No one embodied the history, and vicissitudes, of France more in the past three-quarters of a century than Francois Mitterrand, its longest-serving president, who died Monday at the age of 79.

When he was born in the same small town of the French south where this week he will be buried, France was in the middle of a world war that even in victory was to cost it the best and brightest of a generation.

As a Paris student in the turbulent 1930s, the conservative Catholic boy from the country was to join some of the right-wing mobs in the streets.

As a sergeant on the Maginot line, he was wounded and captured in a world war in which, this time, a Nazi Germany conquered France.

On his third try he escaped, joining the collaborationist Vichy government of Marshal Henri Philippe Petain as an official handling the affairs of war prisoners and veterans. He received its highest decoration.

But at the beginning of 1943, he joined the French Resistance against the Germans and became one of its leading figures. After the liberation of Paris, Free French leader Charles de Gaulle put Mitterrand in charge of veterans affairs in his provisional government.

In the post-war Fourth French Republic that followed the defeated and discredited pre-war Third Republic, Mitterrand was a minister in no fewer than 11 of its governments.
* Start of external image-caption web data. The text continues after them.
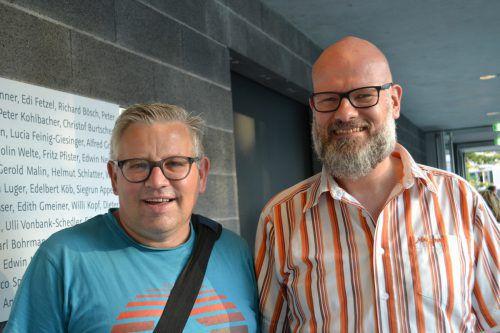 Vernissagegäste Erwin Buttazoni (l.) und Thorsten Diekmann.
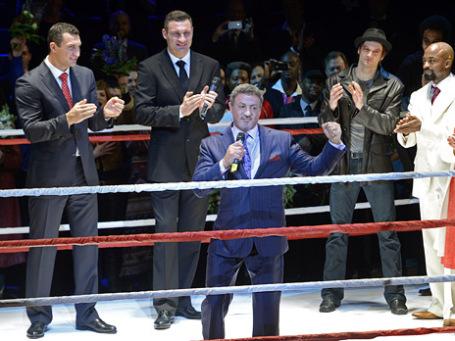 Актер Сильвестр Сталлоне (на первом плане) и боксеры Владимир и Виталий Кличко (слева направо на втором плане) после премьеры мюзикла «Рокки» в Гамбурге. Фото: Reuters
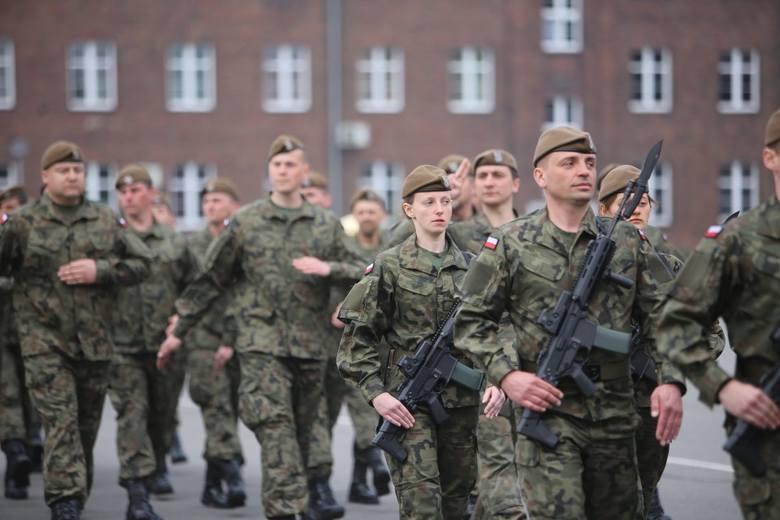 Zgodnie z decyzją Ministra Obrony Narodowej od 1 kwietnia 2020 roku wzrosły stawki uposażenia zasadniczego żołnierzy zawodowych. Na następnych slajdach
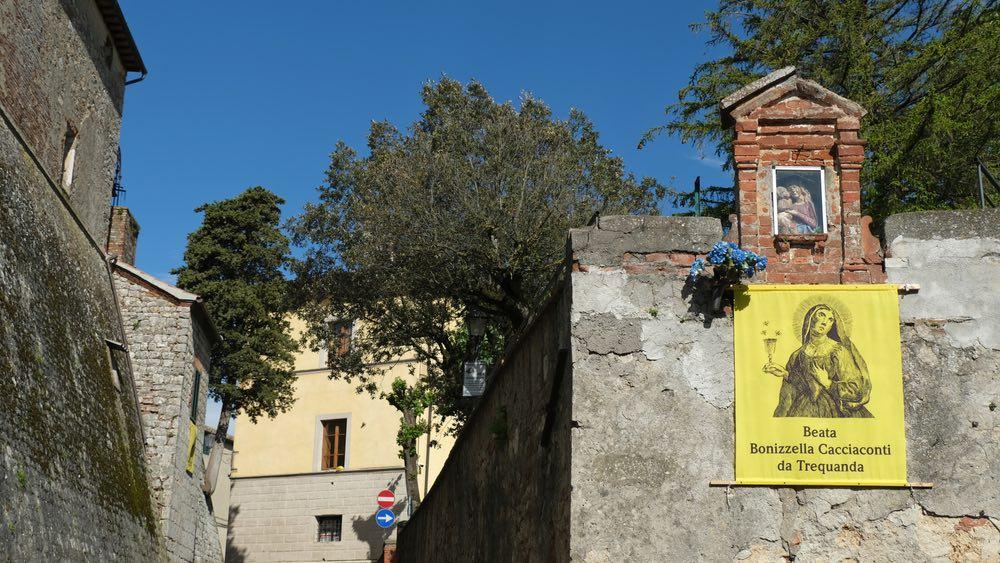 Immagine delle Beata Bonizzella Caccianti nelle vie di Trequanda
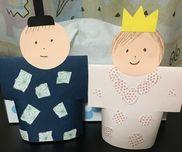 ○ひな祭り製作・5歳児・画用紙、ちよがみ・切り込みを入れて丸めて立体に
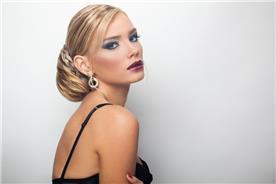 איפור ושיער: איפור כלות, תסרוקת כלה, תסרוקת צמות, תסרוקת אסוף, תסרוקת לשיער חלק, שיער בלונדיני, איפור רומנטי - קלים ליין - עיצוב שיער ואיפור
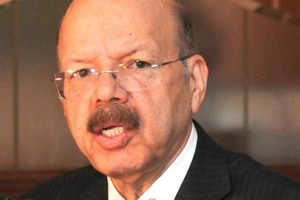 EC to call all-party meeting on EVM issue soon: CEC Zaidi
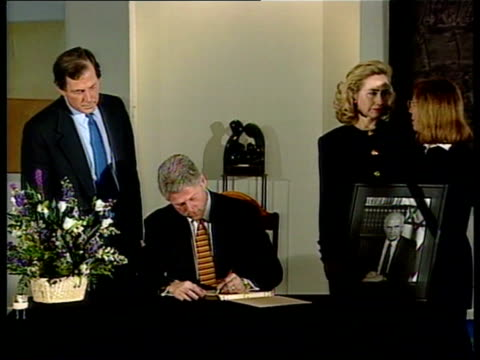 stockvideo's en b-roll-footage met washington dc pres bill clinton along with wife hillary pan lr as en route to yitzhak rabin's funeral cms side former us pres george bush along pan... - yitzhak rabin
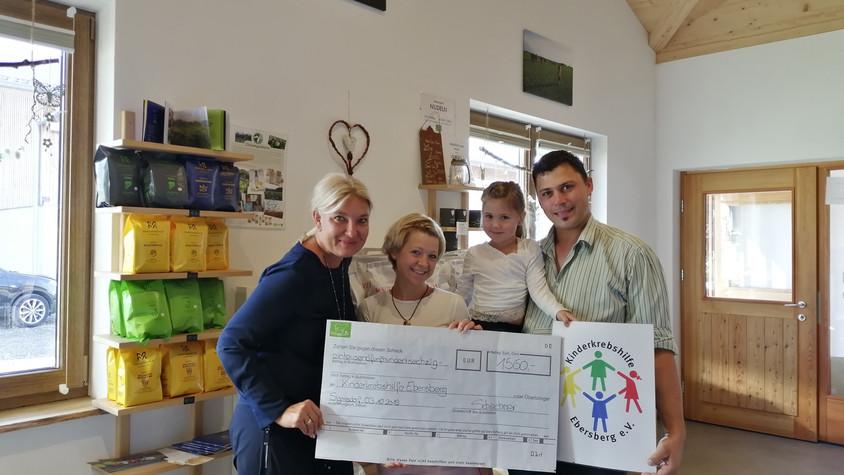 Steindlhof spendet 1.560 € an die Kinderkrebshilfe Ebersberg e.V.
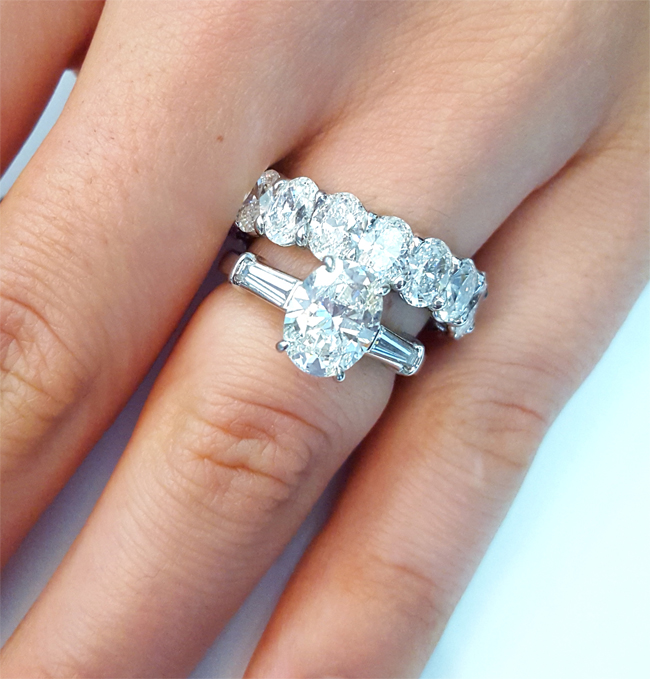 Tips for Pairing your Three-Stone Engagement Ring with a Wedding ...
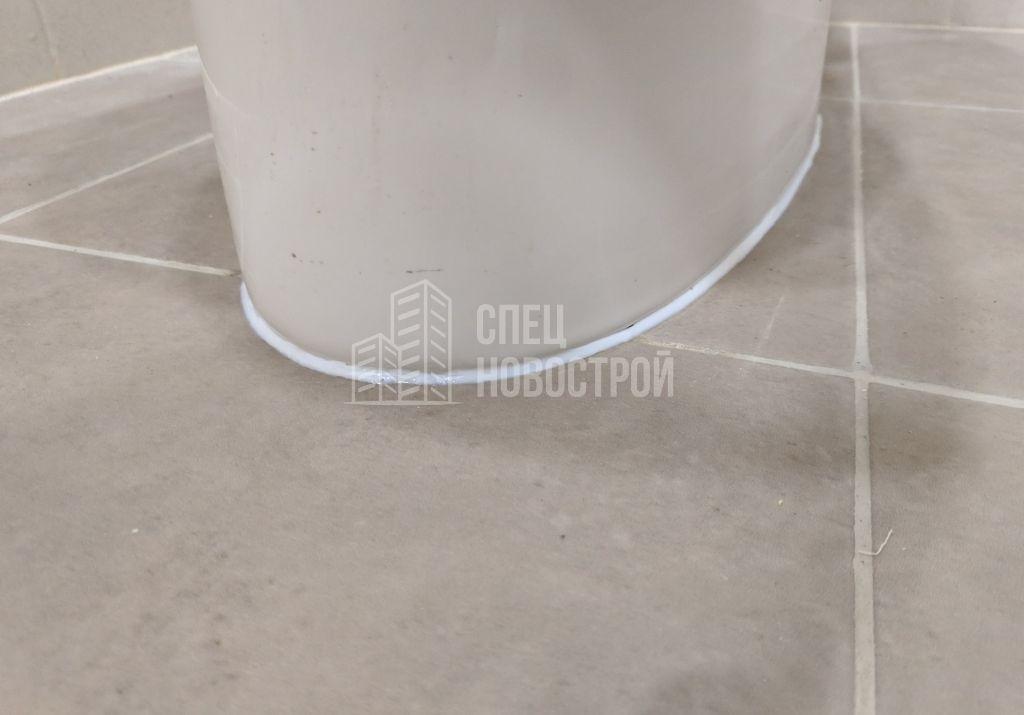 отсутствовал герметик на примыкании унитаза к напольной плитке (исправлено при клиенте)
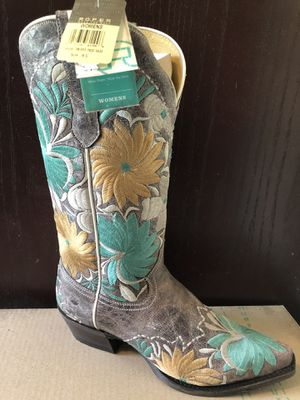 016ed77a2c Size 8.5 Yellow   Teal Embroidered Cowboy Boots for Sale in Colorado Springs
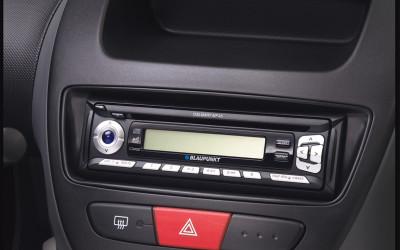 Radioblende zur Nachrüstung von Zub.-Radios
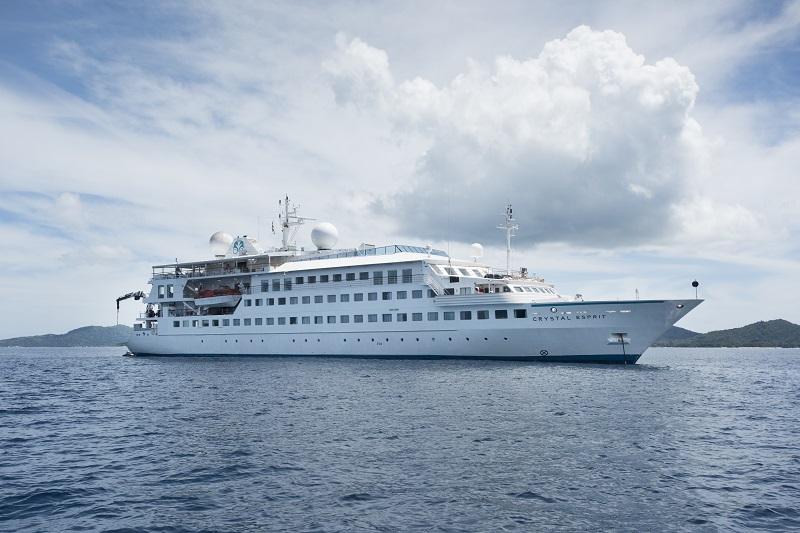 Crystal Esprit venduta a Lindblad Expeditions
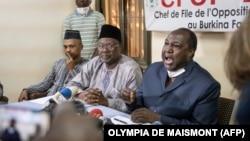 """Les candidats à la présidence Tahirou Barry (à gauche), Ablasse Ouedraogo (au centre) et Zephirin Diabre (à droite) donnent une conférence de presse pour dénoncer la """"fraude massive"""" à Ouagadougou, le 21 novembre 2020, à la veille des élections présidentielles."""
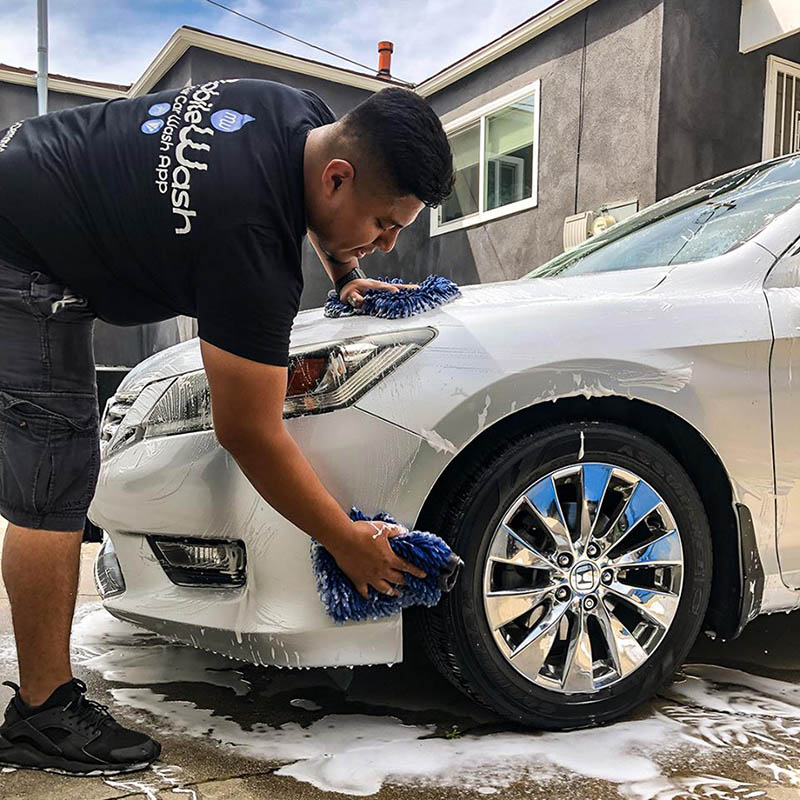 """A """"Mobile Auto Detailing Near Me"""" Nearer Than You Think"""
And when de Gaulle emerged from an angry retirement in 1958 to form the Fifth French Republic and thus put an end to the musical chair politics unable to deal with the war in Algeria, Mitterrand was one of his principal adversaries.

In 1965, the one-time conservative boy from the country became leader of the French Socialists and ran against de Gaulle for the presidency. He lost, but by no means was it a landslide.

In 1974, he ran again, and again lost, to a conservative Valery Giscard d'Estaing. But in 1981, it was Giscard who lost and Mitterrand who won the presidency of a Fifth Republic he had so bitterly criticized as undemocratic.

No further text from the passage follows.